Reproduce exactly the stretch of lines running from the line with "common name: coyote" to the end of the entries below.

--- GIVEN DATA ---
/---

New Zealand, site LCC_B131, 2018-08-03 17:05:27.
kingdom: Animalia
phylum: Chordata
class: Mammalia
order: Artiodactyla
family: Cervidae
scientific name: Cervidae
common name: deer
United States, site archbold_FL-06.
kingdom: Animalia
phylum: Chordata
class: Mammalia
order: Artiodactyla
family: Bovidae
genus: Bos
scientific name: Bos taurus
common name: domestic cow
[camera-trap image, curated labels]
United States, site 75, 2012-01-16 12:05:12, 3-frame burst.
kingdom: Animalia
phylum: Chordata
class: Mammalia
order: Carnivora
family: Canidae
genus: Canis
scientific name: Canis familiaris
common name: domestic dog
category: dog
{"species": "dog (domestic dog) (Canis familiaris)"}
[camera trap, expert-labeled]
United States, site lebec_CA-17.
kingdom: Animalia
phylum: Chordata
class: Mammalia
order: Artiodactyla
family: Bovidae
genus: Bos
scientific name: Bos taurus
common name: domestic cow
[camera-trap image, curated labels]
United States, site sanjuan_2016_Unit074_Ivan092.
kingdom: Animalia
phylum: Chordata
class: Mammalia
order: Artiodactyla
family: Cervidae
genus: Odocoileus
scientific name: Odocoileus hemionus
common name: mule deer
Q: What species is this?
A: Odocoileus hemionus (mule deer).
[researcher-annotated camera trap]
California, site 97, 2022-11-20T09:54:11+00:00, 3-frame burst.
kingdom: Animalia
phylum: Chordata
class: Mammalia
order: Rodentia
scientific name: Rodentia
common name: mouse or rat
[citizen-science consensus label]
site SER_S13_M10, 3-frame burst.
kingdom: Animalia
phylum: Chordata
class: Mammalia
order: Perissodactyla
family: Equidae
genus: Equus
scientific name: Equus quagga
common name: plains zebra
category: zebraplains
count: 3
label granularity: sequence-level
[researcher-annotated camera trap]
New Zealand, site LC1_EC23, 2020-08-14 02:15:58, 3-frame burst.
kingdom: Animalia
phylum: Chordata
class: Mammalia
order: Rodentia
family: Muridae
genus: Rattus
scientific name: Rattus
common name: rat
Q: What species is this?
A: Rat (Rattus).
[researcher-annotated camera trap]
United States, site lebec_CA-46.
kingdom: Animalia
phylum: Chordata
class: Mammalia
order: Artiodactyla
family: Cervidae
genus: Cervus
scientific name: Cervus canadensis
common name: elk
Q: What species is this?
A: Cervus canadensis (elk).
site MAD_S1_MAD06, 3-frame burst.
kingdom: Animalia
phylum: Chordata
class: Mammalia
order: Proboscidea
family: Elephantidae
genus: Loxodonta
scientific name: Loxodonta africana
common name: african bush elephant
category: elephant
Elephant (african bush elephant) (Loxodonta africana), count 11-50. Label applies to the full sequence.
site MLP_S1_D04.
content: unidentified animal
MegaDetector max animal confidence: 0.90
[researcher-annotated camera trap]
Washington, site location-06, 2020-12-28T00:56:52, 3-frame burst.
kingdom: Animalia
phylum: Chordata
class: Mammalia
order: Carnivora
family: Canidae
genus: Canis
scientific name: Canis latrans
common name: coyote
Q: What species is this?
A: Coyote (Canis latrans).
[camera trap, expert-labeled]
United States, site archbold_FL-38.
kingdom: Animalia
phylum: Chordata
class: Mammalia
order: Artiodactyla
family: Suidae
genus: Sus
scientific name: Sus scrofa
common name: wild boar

\---

--- YOUR RESPONSE ---
common name: coyote
Q: What species is this?
A: Coyote (Canis latrans).
[camera trap, expert-labeled]
United States, site archbold_FL-38.
kingdom: Animalia
phylum: Chordata
class: Mammalia
order: Artiodactyla
family: Suidae
genus: Sus
scientific name: Sus scrofa
common name: wild boar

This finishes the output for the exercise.